**Task details**.
Begin at the line that has "What is the straight-line" and continue through the end of the records. Write those lines out again with "window frame" changed to "window sash", keeping everything else the same.

**** Data supplied ****

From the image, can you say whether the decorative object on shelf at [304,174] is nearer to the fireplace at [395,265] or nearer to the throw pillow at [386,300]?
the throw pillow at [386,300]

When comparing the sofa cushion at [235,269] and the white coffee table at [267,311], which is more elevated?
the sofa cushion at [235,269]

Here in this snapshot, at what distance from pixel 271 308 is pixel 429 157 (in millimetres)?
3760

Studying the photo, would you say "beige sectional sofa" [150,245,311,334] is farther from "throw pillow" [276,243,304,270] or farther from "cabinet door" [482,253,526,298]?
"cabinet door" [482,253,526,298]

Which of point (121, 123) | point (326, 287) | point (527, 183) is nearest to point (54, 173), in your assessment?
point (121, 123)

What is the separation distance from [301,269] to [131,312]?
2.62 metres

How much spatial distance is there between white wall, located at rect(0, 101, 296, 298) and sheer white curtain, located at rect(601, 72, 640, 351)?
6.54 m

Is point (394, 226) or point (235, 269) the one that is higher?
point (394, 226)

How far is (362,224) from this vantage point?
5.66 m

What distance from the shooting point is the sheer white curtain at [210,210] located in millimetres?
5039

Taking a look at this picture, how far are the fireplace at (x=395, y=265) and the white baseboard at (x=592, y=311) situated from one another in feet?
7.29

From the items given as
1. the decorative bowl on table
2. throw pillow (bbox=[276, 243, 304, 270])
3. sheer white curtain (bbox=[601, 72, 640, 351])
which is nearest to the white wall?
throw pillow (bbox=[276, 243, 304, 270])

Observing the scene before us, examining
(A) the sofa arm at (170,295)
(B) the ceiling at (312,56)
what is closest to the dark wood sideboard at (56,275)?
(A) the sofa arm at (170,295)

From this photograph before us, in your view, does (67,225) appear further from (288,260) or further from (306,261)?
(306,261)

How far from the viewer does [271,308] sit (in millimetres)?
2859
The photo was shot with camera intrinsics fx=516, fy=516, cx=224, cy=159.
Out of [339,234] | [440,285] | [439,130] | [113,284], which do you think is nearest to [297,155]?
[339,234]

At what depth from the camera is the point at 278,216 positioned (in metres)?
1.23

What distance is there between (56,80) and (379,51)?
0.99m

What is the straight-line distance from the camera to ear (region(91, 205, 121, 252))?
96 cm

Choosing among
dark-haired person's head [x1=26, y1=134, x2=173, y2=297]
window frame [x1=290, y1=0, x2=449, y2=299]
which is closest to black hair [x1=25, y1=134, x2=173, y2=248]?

****

**Result of the task**.
What is the straight-line distance from the camera to ear (region(91, 205, 121, 252))?
96 cm

Choosing among
dark-haired person's head [x1=26, y1=134, x2=173, y2=297]
window sash [x1=290, y1=0, x2=449, y2=299]
which is closest to black hair [x1=25, y1=134, x2=173, y2=248]?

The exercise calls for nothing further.